DOCUMENT TEXT:
───

The proposition by counsel that the purpose of the enquiry must be so
limited must be rejected.
[34]
The second aspect of counsel’s
proposition is more directly connected to the issue of abuse. There
is no doubt that courts
have the power, and indeed the obligation, to
restrain the use of the power of enquiry where it would constitute an
abuse. The
more difficult issue lies in determining what constitutes
an abuse. Counsel’s argument was that it is an abuse when the
person
sought to be examined is a potential witness in future
proceedings and as a result of the examination of that witness the
liquidators
acquire insight into what the witness may say if called
at the trial. Unspoken, but lurking behind this submission, was a
fear
of the potential risk that interrogation might extract valuable
admissions from the witness, or the witness might be shown to be

flawed or unreliable.

───

MATERIAL:

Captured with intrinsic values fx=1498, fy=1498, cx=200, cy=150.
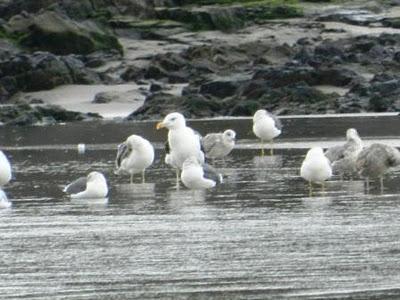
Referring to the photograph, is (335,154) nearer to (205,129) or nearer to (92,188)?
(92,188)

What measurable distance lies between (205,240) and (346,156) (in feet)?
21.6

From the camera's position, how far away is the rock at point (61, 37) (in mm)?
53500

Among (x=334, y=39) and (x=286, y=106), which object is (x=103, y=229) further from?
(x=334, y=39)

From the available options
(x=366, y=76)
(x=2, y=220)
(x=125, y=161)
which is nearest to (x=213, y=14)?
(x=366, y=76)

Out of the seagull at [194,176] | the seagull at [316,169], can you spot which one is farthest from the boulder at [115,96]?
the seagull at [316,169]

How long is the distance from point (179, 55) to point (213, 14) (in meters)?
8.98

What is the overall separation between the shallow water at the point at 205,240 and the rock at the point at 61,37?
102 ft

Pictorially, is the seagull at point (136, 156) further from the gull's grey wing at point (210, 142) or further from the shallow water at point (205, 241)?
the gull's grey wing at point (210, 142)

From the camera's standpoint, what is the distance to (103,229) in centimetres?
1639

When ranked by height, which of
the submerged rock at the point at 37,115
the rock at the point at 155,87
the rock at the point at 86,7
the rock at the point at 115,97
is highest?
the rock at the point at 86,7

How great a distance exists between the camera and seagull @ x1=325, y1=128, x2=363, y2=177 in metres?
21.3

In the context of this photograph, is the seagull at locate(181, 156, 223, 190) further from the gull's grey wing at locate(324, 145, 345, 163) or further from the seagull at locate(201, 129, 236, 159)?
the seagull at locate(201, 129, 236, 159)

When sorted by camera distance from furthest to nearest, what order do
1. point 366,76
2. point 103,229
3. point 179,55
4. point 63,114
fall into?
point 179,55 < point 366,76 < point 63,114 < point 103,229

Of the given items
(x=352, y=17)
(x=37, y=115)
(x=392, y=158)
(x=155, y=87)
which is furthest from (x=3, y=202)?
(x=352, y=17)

───

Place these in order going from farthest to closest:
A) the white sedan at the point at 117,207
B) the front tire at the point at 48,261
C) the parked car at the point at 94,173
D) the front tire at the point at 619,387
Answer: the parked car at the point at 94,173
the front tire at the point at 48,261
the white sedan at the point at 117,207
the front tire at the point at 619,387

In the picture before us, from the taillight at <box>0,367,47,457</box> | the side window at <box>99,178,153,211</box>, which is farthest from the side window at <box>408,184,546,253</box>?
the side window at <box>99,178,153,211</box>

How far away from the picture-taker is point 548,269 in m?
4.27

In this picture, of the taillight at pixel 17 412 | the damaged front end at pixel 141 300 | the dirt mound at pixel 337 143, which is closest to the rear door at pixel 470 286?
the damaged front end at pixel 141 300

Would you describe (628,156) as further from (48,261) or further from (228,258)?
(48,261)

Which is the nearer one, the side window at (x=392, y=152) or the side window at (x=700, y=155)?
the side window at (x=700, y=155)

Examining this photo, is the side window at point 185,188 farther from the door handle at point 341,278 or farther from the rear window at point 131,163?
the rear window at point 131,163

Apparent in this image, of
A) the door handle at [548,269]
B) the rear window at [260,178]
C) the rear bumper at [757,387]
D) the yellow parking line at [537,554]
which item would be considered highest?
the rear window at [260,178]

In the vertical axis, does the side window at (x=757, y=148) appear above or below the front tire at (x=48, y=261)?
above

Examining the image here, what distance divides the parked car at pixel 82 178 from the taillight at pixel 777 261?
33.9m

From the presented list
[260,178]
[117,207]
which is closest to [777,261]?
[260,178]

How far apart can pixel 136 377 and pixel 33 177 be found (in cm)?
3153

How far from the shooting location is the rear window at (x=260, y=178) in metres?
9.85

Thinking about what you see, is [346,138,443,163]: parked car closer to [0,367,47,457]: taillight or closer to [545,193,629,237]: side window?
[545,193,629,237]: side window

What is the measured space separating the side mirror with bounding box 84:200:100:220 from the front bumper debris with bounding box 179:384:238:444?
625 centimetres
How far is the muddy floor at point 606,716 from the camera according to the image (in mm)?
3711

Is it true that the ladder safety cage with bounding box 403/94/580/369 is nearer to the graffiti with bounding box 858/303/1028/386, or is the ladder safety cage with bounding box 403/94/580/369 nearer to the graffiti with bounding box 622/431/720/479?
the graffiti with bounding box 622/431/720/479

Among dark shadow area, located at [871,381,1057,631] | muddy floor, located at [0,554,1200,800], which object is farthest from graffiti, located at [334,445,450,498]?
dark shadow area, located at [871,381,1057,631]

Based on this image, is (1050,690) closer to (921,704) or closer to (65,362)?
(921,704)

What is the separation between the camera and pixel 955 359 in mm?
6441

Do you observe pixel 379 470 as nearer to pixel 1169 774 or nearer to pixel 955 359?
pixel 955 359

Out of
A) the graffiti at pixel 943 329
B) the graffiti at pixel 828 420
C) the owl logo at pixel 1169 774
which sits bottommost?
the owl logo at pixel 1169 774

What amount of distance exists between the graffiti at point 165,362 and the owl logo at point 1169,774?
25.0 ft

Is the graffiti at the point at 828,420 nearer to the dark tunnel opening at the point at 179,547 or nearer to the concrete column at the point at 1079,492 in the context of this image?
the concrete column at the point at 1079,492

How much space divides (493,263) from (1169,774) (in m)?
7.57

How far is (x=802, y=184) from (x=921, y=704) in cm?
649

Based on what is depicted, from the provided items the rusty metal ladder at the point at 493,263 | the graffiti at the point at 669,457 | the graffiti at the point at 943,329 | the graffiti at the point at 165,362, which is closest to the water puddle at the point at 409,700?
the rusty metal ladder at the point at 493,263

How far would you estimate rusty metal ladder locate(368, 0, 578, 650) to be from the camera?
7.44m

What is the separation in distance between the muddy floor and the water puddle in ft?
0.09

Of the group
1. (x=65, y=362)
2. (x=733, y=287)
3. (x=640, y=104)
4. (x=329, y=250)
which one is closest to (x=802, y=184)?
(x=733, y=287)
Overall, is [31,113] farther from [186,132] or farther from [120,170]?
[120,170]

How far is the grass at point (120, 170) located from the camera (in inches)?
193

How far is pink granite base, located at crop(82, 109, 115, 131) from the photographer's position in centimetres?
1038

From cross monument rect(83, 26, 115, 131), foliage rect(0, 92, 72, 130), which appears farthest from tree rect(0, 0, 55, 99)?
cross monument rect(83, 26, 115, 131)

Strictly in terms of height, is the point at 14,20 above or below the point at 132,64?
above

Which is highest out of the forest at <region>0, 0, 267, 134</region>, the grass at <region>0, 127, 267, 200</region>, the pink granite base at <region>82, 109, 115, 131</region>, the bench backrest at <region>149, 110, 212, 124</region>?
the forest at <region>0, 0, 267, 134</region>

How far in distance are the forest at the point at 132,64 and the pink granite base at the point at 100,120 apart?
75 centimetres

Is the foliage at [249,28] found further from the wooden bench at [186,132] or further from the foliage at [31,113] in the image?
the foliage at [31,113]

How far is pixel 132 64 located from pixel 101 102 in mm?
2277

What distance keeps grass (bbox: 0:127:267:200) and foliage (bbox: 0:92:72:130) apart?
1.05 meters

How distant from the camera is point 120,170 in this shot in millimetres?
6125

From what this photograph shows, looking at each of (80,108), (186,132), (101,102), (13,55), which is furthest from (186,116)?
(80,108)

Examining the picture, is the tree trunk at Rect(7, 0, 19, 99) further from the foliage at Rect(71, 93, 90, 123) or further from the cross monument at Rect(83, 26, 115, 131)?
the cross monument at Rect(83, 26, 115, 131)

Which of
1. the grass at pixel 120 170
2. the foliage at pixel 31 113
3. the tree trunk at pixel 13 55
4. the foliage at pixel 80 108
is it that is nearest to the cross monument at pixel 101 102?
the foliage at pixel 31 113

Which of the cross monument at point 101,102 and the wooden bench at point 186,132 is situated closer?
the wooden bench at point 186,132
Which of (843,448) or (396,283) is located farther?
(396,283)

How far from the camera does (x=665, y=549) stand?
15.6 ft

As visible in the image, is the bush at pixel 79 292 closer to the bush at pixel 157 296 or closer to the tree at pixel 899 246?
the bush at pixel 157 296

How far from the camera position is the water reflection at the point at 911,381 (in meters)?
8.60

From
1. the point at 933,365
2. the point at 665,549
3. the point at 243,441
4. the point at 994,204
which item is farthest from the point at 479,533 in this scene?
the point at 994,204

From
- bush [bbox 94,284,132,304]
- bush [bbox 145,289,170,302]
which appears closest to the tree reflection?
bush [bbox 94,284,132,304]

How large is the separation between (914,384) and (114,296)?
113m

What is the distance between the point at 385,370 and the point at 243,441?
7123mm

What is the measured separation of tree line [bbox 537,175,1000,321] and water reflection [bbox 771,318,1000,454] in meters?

───

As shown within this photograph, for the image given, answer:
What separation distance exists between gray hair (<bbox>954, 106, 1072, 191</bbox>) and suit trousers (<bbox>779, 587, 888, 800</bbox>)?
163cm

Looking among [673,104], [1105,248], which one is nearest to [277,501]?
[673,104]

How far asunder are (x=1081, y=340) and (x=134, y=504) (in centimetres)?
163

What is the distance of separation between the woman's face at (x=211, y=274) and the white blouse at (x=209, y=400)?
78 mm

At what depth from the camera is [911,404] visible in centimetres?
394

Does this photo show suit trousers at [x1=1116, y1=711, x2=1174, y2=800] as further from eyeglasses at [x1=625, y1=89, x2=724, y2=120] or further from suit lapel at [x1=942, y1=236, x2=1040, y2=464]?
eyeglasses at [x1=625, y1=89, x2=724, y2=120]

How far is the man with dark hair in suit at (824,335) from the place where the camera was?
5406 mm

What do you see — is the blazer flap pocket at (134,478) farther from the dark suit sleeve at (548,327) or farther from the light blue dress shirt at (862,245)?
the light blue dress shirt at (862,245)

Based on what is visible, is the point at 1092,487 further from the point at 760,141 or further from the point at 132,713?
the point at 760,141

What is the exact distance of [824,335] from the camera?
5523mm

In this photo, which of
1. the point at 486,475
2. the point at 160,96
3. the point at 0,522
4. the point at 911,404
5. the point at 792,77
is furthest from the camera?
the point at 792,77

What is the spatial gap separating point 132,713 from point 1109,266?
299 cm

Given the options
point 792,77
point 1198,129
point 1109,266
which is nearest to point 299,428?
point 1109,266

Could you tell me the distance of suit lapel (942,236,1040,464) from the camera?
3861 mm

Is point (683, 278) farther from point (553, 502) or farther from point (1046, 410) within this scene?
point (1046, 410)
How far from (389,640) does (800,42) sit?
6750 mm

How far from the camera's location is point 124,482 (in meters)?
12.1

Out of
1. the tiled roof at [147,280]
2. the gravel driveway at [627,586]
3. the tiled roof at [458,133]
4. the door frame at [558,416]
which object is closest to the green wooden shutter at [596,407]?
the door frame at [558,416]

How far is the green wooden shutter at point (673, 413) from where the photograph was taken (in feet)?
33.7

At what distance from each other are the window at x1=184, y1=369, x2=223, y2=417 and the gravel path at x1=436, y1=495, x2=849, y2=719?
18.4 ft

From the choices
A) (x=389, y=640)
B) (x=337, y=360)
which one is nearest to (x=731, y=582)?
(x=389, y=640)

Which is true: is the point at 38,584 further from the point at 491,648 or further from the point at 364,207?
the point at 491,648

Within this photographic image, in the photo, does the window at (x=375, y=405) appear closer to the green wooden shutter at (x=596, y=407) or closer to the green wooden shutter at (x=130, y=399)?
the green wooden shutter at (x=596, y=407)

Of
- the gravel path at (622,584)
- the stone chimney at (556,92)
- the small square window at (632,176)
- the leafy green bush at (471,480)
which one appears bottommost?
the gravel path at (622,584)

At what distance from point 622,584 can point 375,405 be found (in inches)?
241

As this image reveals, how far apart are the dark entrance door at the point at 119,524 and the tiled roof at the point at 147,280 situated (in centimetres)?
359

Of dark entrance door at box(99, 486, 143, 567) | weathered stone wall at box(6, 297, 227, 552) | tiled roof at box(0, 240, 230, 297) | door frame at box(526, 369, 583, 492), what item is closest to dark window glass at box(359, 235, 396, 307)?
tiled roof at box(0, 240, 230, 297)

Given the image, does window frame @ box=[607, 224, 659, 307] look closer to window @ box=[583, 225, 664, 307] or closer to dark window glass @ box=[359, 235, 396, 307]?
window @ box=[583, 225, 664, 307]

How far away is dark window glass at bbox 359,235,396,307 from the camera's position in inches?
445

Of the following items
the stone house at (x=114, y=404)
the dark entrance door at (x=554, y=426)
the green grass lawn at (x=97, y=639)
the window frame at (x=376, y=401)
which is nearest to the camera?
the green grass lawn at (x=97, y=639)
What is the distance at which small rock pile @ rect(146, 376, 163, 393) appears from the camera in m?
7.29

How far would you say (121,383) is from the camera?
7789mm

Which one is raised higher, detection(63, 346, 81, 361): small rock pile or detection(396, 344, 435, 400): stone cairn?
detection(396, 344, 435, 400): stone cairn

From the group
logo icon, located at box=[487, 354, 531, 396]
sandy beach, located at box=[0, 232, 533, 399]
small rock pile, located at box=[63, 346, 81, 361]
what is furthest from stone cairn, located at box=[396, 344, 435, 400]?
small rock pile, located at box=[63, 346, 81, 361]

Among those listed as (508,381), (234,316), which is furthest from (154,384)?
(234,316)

───

REQUIRED ACTIONS:
1. List every phrase the enquiry-and-abuse passage uses to name what counsel put forward, such as a proposition or an argument.
2. According to the enquiry-and-abuse passage, when did counsel argue an abuse occurs?

SOLUTIONS PER TASK:
1.
- "The proposition by counsel"
- "counsel's proposition"
- "Counsel's argument"
- "this submission"

2. Counsel argued it is an abuse when the person to be examined is a potential witness in future proceedings and, through the examination, the liquidators gain insight into what the witness may say if called at the trial.